Instructions to follow
Type out the data exactly as given. Skip any image.

Data to use
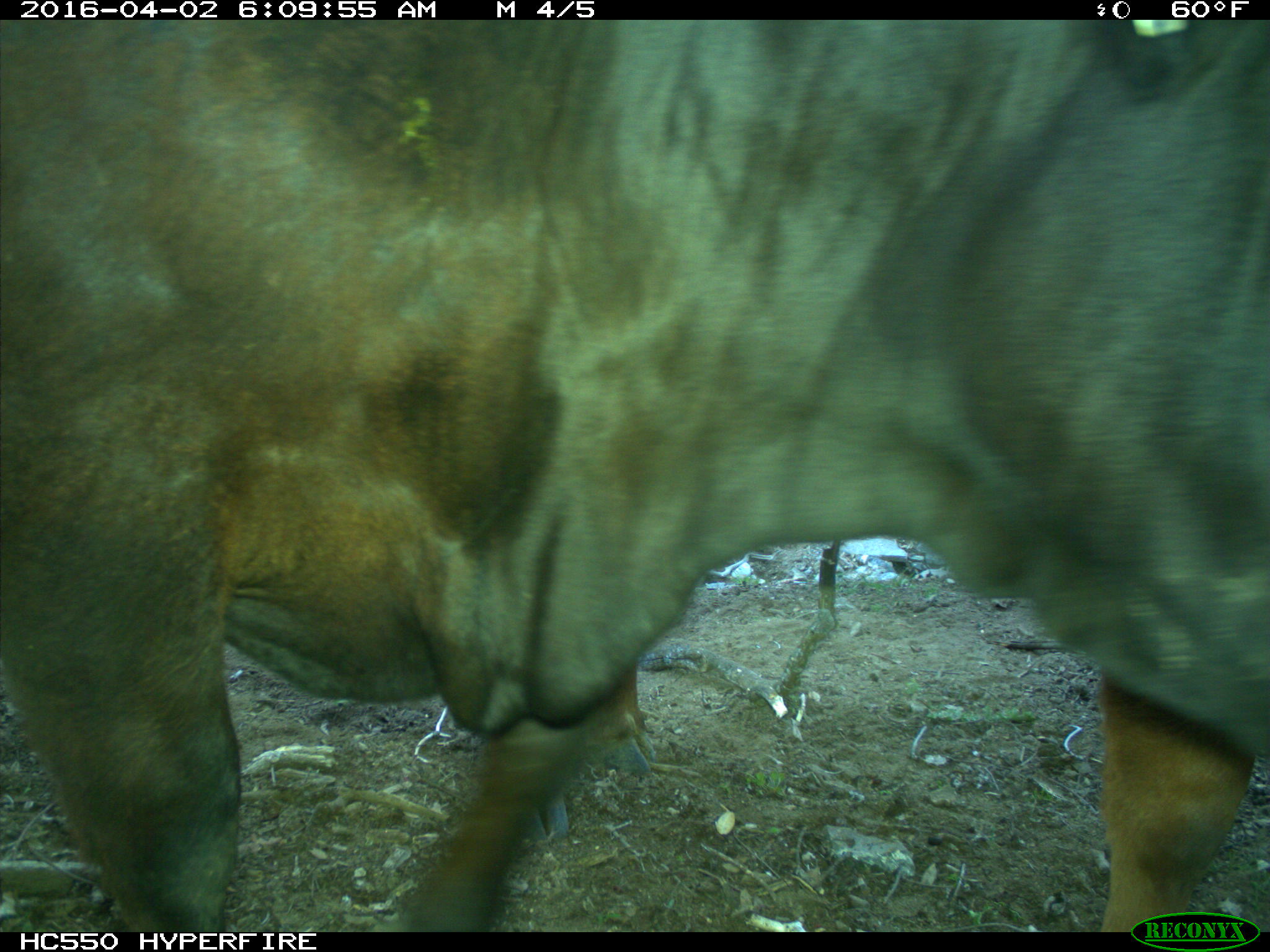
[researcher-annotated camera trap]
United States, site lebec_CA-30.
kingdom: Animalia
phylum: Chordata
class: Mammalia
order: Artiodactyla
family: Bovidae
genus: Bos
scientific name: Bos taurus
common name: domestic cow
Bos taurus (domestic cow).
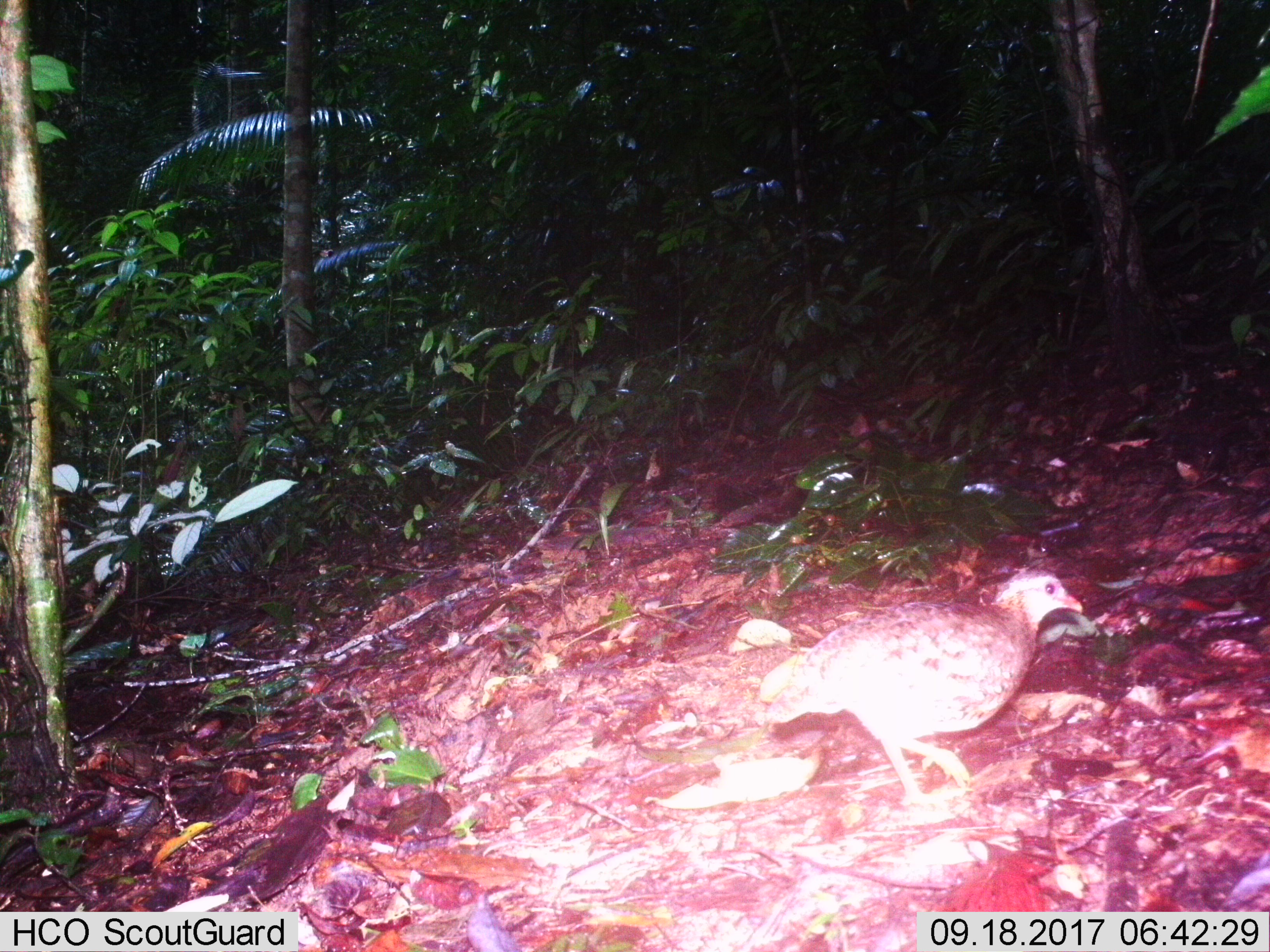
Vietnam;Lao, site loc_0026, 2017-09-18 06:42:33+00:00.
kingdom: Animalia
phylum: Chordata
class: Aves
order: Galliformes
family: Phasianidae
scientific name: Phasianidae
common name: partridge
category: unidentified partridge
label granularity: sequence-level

Task response
[researcher-annotated camera trap]
United States, site lebec_CA-30.
kingdom: Animalia
phylum: Chordata
class: Mammalia
order: Artiodactyla
family: Bovidae
genus: Bos
scientific name: Bos taurus
common name: domestic cow
Bos taurus (domestic cow).
Vietnam;Lao, site loc_0026, 2017-09-18 06:42:33+00:00.
kingdom: Animalia
phylum: Chordata
class: Aves
order: Galliformes
family: Phasianidae
scientific name: Phasianidae
common name: partridge
category: unidentified partridge
label granularity: sequence-level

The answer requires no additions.